Dir: Hisaaki Nagaoka
Star: Midori Tahara, Sayori Shiozaki (“Sawaco”), Aki Kuroda, Kazuki Nagasawa,
Ayako (Tahara) and Tamaki (Shiozaki) share a house. They don’t see much of each other, because Tamaki works nights, as a hostess in a bar, while Ayako has a more conventional job in an office. Still, they have a deep friendship, teetering on the edge of something more, as a sequence of gratuitous finger-sucking (above) makes clear. They share a bed, yet not in that way. It’s all kinda odd, and there’s a definite sense Tamaki is more committed to the relationship. Or perhaps, just should be committed, if you get my drift. Matters begin to get out of hand after Ayako’s long-absent father pays a visit, initially mistaking Tamaki for his daughter. He then goes missing, although a large, mysterious bundle then appears in the fridge…
The low budget here is apparent in a number of ways, most obviously the low-def video look to proceedings. Throw in the basically single location, plus a cast that can be counted on one hand, and we’re deep into the cheap end of horror cinema. That’s not necessarily a problem; I am, though, less inclined to forgive the poor pacing. After Dad’s visit, I was expecting things to ramp up, both dramatically and arterially. They don’t, instead opting to go into a bit of a holding pattern, save for the investigative efforts of a nosy neighbour. It’s hardly a spoiler to say, there is a lesson to be learned from her fate: if there’s a bad smell in your area, do not enter anyone’s house uninvited to investigate it. [See also: Dahmer, J]
I was confused by certain elements, such as why Ayako is so impervious to the odour, which is capable of attracting the neighbour’s attention from the street. This is, I guess, explained: your mileage may vary as to how convinced you are by the justification. We are, I’d say, near a giallo style of plot resolution, and airtight scripting was never their strength. Does the final twist make sense, when it’s revealed by the neighbour’s husband? Let’s just say, it didn’t annoy me so much as the sleeve boldly touting its “uncut” status, when by Japanese standards, this is closer to a PG-13 certificate. [And don’t confuse this with Roommate, the not dissimilarly themed Japanese film from 2013]

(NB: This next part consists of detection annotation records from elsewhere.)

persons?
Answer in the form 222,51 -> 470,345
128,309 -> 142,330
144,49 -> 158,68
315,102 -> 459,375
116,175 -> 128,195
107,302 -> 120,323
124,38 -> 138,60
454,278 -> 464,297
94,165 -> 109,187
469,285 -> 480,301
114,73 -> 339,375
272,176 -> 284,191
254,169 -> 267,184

The final ten minutes do have a bloody madness to them which is satisfactory, and if you’re limited in resources, you might as well concentrate them in a memorable climax. This probably won’t overcome the underwhelming nature of the previous hour, yet at least sends the viewer away feeling like his time was not entirely wasted. Nagaoka has done a decent job of knowing his limitations, and crafting his movie to fit inside them; there’s never a point where this goes beyond its resources. On the other hand, I was left feeling the envelope could still have been pushed further, without additional expense. What results is unlikely to make much impression.